Hallo doe-het zelvers,

leuk dat iemand van plan is om "onze" subkasten na te bouwen, misschien als iemand een huis zoekt, daar heb ik ook nog maar zat tekeningen van liggen hoor ! Wij hebben zelf ook jarenlang zelf kasten gebouwd, maar dan wel ontwerpen die daarvoor zijn vrijgegeven. Maar goed, vrijheid blijheid natuurlijk !
En die "low-budget" speakers gaan toch wel als een J !!

Wou ik gewoon even kwijt, laat maar komen die tegenspraak !

Jeroen

Niks meer aan doen...

----------


## JBL-QSC-DBX

Ha mannen,

hallo meneer de jbl nabouwerd, als je dat dan toch van plan bent, doe dan eerst je huiswerk en ga niet een kast bouwen die er niet eens op lijkt.
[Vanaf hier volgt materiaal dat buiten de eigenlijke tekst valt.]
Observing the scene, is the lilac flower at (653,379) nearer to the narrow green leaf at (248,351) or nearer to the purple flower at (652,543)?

Ten tweede is het gewoon lullig om kasten na te gaan bouwen. Wel erg goedkoop om iets fatsoenlijks te krijgen. Het front van de MP255s kun je sowieso niet eens aankomen. Wij hebben er 4 in de drive-in staan maar als ik er 8 wil hebben ga ik er echt geen 4 nabouwen. Als je zelf iets wilt gaan bouwen, zoek dan naar een ontwerp wat vrij is om te gebruiken. Een bekende van mij heeft bijna alleen maar zelfbouw systemen, maar dat zijn echt geen kopiën van fabriekssytemen. Dat is zelf uitgedokterd, wel zo netjes niet? En als je geen geld hebt om een fatsoenlijk systeem te kopen, begin dan met iets tweedehands of gewoon iets wat wat goedkoper is, zo beginnen de meeste shows en dat is in ieder geval eerlijker dan een kast kopiëren.

en zo ist!

----------


## Davy Gabriels

Tsss, weer iemand die kritiek geeft op anderen en z'n echte naam niet durft neerschrijven...

----------


## JBL-QSC-DBX

Hallo Davy, volgens mij is jouw berichtje ook niet echt inhoudelijk hoor. En wat doet mijn naam ertoe, het gaat er toch om wat ik te zeggen heb? Of niet? Maar je mag hem best weten hoor, Joris Martens. Ik hoop dat je nu beter slaapt.

en zo ist!

----------


## timescape

Maar tenminste wel commentaar wat ergens op slaat ! 
En sub7 dan ? Heb ik ook nog nooit eerder gehoord....
Maar goed, zo blijven de prijzen van de echte fabriekskasten tenminste lekker hoog he ! 
En dan moet je iedereen eens gaan horen over dat GLP movitec enz. kopieert....en de rest.
Maar zoals eerder gezegd, ieder voor zich he !


Niks meer aan doen...

----------


## nightline

Mooie naam : JBL-QSC-DBX Maar Joris die laatste is van mij!!! Overgens vindt ik wel dat je een beetje gelijk hebt, en tevens doe je erg weinig luidspreker kennis op doet. Vooral omdat je niet tegen natuurkundige, luidspreker technische en constructie technische problemen aanloopt. En zelf ontwerpen en bouwen vergroot het bouw plezier en dat zullen velen met mij eens zijn. Overgens hebben jullie ( Joris en Jeroen ) voorlopig geen extra boxen nodig, er waren nogal wat mensen die me vertelden dat het hard genoeg ging!!!!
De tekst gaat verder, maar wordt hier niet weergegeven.